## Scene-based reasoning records
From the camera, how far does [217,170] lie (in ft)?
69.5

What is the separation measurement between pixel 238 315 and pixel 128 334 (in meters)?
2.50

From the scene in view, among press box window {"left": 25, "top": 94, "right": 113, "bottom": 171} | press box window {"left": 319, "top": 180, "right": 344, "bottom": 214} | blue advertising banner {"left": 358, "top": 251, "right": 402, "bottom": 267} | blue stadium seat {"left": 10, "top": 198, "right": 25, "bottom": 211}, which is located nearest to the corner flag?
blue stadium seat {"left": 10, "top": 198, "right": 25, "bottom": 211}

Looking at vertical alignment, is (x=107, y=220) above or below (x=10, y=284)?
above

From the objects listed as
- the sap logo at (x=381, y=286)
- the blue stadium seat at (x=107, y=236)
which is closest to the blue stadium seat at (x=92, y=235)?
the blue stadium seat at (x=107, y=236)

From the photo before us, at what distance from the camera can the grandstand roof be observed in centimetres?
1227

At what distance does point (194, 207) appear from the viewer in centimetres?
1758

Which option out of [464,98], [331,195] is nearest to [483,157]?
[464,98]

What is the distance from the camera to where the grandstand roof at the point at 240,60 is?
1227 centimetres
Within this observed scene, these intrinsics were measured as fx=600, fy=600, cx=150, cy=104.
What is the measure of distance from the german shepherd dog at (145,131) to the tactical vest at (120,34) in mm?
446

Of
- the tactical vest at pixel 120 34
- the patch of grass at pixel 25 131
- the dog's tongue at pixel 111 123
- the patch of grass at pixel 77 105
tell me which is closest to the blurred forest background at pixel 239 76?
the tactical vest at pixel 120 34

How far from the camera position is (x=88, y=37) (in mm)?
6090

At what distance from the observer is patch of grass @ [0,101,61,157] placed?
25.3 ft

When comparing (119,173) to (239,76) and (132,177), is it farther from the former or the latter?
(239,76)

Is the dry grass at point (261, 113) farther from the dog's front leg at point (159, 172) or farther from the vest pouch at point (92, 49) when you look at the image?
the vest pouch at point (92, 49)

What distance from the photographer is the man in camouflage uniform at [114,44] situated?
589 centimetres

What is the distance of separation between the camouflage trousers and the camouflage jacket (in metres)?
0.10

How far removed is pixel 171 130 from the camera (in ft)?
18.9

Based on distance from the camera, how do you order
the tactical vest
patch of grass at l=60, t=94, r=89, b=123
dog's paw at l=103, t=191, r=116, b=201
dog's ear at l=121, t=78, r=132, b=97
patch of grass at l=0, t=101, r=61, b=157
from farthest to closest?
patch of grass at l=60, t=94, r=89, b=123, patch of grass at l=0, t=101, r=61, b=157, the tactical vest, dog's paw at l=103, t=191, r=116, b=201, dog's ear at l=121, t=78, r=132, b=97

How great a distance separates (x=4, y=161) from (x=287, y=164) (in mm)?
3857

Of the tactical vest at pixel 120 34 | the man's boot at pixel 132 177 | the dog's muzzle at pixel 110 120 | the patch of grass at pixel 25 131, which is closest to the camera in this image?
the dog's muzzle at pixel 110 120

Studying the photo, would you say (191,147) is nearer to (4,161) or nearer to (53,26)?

## Exercise aim
Take the listing above and write it out again exactly.

## Exercise response
From the camera, how far does [217,170] lie (in ft)?
69.5

What is the separation measurement between pixel 238 315 and pixel 128 334 (in meters)?
2.50

From the scene in view, among press box window {"left": 25, "top": 94, "right": 113, "bottom": 171} | press box window {"left": 319, "top": 180, "right": 344, "bottom": 214} | blue advertising banner {"left": 358, "top": 251, "right": 402, "bottom": 267} | blue stadium seat {"left": 10, "top": 198, "right": 25, "bottom": 211}, which is located nearest to the corner flag?
blue stadium seat {"left": 10, "top": 198, "right": 25, "bottom": 211}

Looking at vertical alignment, is (x=107, y=220) above or below (x=10, y=284)?
above

From the objects listed as
- the sap logo at (x=381, y=286)
- the blue stadium seat at (x=107, y=236)
which is closest to the blue stadium seat at (x=92, y=235)?
the blue stadium seat at (x=107, y=236)

From the photo before us, at what distance from the camera can the grandstand roof be observed in centimetres?
1227

At what distance does point (194, 207) appear from the viewer in centimetres?
1758

Which option out of [464,98], [331,195] is nearest to [483,157]?
[464,98]

What is the distance from the camera to where the grandstand roof at the point at 240,60 is?
1227 centimetres
Within this observed scene, these intrinsics were measured as fx=600, fy=600, cx=150, cy=104.
What is the measure of distance from the german shepherd dog at (145,131) to the tactical vest at (120,34) in mm?
446

Of
- the tactical vest at pixel 120 34
- the patch of grass at pixel 25 131
- the dog's tongue at pixel 111 123
- the patch of grass at pixel 77 105
tell me which is closest to the blurred forest background at pixel 239 76?
the tactical vest at pixel 120 34

How far from the camera position is (x=88, y=37) (in mm)?
6090

At what distance from the observer is patch of grass @ [0,101,61,157] placed?
25.3 ft

When comparing (119,173) to (239,76) and (132,177), is it farther from the former or the latter?
(239,76)

Is the dry grass at point (261, 113) farther from the dog's front leg at point (159, 172) or farther from the vest pouch at point (92, 49) when you look at the image?
the vest pouch at point (92, 49)

What distance from the photographer is the man in camouflage uniform at [114,44] situated?
589 centimetres

What is the distance of separation between the camouflage trousers and the camouflage jacket (in metres)?
0.10

How far removed is pixel 171 130 from the camera (in ft)?
18.9

Based on distance from the camera, how do you order
the tactical vest
patch of grass at l=60, t=94, r=89, b=123
dog's paw at l=103, t=191, r=116, b=201
dog's ear at l=121, t=78, r=132, b=97
patch of grass at l=0, t=101, r=61, b=157
from farthest to closest?
patch of grass at l=60, t=94, r=89, b=123, patch of grass at l=0, t=101, r=61, b=157, the tactical vest, dog's paw at l=103, t=191, r=116, b=201, dog's ear at l=121, t=78, r=132, b=97

How great a distance separates (x=4, y=161) from (x=287, y=164) (in mm)?
3857

Of the tactical vest at pixel 120 34 | the man's boot at pixel 132 177 | the dog's muzzle at pixel 110 120 | the patch of grass at pixel 25 131, which is closest to the camera in this image?
the dog's muzzle at pixel 110 120

Studying the photo, would you say (191,147) is nearer to (4,161) or nearer to (53,26)?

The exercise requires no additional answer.